B. Purposes and Advantages
Although some clients may have concerns about involving offshore trust entities in the asset protection and estate planning process, a properly established FAPT provides a much more substantive degree of asset protection than a domestic trust. Normally, it is more expensive and it requires more sophisticated and competent advisors because of the increased legal and tax complexities involved. The major advantages and purposes of the FAPT are set forth below:
Most foreign jurisdictions do not recognize US judgments. This may force a trial de novo on the merits under the laws of the foreign situs trust in order for the creditor to impose liability on the trustor and reach the assets of the FAPT. Obviously, the fees and expenses of this trial de novo and the burden of having to select offshore counsel can be substantial. Moreover, the FAPT jurisdiction, generally, requires plaintives to employ attorneys who are licensed in that jurisdiction.
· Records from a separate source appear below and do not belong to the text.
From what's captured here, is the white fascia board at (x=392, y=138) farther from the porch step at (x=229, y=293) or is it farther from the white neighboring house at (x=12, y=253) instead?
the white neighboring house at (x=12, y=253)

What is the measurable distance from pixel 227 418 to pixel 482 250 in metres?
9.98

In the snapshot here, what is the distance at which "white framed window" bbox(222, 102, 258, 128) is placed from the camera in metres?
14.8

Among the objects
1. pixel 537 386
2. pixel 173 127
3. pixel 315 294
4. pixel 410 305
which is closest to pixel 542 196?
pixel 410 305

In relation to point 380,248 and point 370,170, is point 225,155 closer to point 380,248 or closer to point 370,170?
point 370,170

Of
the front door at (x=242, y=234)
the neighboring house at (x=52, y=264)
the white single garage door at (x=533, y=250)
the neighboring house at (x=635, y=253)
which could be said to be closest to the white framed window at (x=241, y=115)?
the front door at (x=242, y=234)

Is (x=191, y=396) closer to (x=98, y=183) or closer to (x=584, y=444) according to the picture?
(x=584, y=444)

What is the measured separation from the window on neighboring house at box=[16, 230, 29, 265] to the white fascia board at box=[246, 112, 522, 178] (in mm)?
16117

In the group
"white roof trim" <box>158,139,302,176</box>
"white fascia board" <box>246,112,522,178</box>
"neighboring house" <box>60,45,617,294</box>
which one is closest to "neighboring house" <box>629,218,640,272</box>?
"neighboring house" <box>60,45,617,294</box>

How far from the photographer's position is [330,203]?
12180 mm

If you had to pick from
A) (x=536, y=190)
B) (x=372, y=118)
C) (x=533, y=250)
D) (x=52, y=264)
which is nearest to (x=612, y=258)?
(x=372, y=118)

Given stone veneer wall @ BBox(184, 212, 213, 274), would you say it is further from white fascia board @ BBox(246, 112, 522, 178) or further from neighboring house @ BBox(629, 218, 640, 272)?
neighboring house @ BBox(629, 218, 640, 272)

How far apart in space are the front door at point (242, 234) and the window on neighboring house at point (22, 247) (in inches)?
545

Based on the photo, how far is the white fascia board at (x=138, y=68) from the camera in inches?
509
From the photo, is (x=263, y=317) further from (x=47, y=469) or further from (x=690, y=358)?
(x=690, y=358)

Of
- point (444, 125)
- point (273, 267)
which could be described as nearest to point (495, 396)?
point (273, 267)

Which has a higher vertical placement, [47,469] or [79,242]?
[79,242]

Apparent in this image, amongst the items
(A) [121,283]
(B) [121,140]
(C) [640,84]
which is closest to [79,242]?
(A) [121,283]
Most foreign situs jurisdictions require that the burden of proof in challenging asset transfers to a FAPT is always on the creditor and does not shift to the trustor. Moreover, many foreign jurisdictions impose a higher standard of proof upon civil litigation plaintiffs such as the “beyond the reasonable doubt" standard. This is in sharp contrast to the “preponderance of the evidence" principle utilized in US domestic civil cases.
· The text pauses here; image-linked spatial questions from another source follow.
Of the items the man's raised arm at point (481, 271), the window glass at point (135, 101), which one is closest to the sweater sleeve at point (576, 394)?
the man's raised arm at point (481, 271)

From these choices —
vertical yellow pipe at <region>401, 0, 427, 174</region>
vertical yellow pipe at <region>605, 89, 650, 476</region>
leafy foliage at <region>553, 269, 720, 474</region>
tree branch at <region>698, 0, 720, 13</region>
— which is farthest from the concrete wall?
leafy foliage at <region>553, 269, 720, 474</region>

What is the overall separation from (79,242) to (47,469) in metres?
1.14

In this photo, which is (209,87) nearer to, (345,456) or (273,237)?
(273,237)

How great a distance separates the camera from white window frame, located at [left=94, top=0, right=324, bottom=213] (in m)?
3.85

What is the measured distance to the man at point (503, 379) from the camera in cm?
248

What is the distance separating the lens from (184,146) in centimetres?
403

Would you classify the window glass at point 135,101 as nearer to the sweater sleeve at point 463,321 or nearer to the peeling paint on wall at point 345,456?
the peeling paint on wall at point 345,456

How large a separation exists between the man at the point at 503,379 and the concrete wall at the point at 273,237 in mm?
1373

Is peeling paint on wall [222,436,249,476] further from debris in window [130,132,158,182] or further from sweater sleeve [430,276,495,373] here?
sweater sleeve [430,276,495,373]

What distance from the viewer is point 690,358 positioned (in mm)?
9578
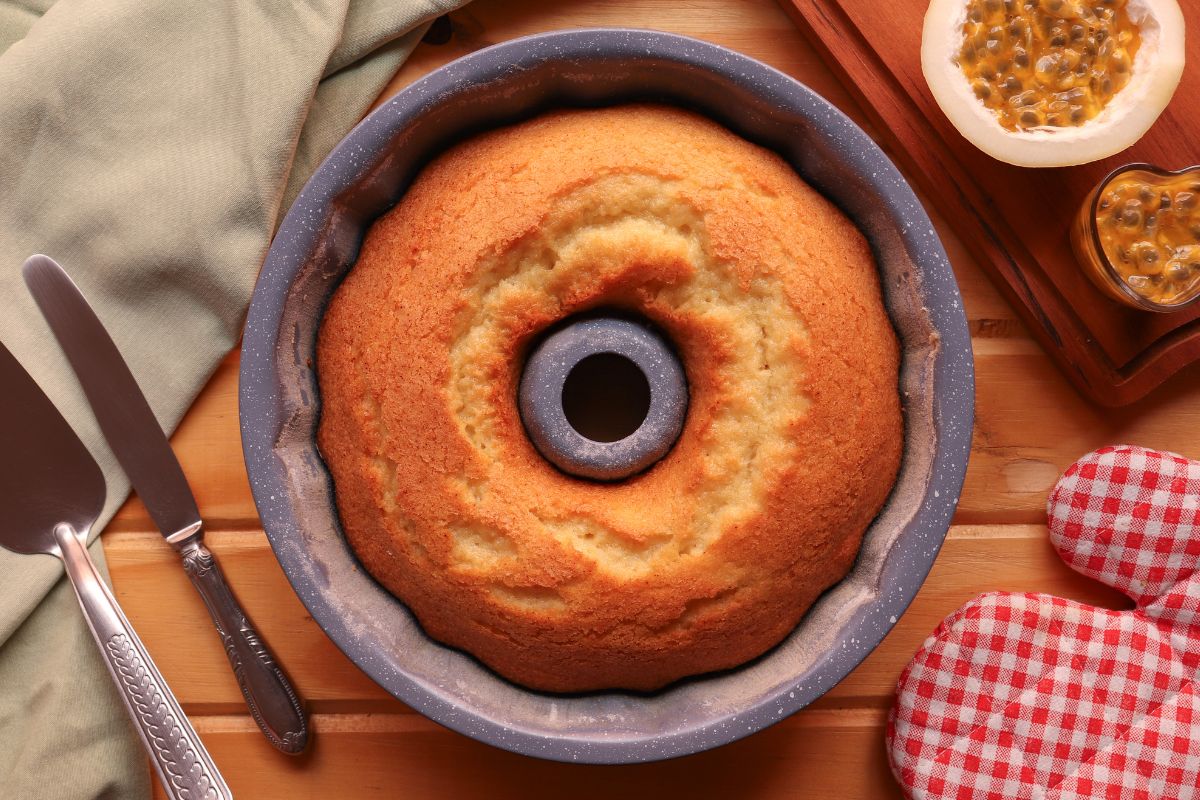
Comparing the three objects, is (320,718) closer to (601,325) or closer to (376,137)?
(601,325)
The FAPT legislation of many jurisdictions establishes a statute of limitations for challenging asset transfers to an FAPT that begins to run on the date of transfer. . This is contrary to US law where the statute may begin to run from the date the transfer is “discovered" by someone with a claim against the trustor. Additionally, the statue of limitations of many FAPT jurisdictions is much shorter than the typical four year statute found under US law.
Manifestly, it is going to be much more expensive and inconvenient to prosecute a claim offshore. Think of the inconvenience of having to pursue a claim out of state and then multiply that by two to three times the cost to pursue the matter in a foreign jurisdiction. Many foreign jurisdictions prohibit contingency fee arrangements forcing the claimant to finance a litigation process entirely on his/her own. Creditors may think twice about having to deal with a completely different legal system out of the country and, this unfamiliarity, plus the additional expanses and costs, and the entire uncertainty with respect to the process, adds a substantial element of protection to the FAPT.
The FAPT may assist the trustor in achieving several other objectives and planning goals independent of asset protection planning. Traditional estate planning issues such as the orderly transfer of property at death, the avoidance of probate, the strengthening of spendthrift provisions, greater privacy than under US law, the management of offshore assets and businesses and premarital planning can all be addressed by FAPT.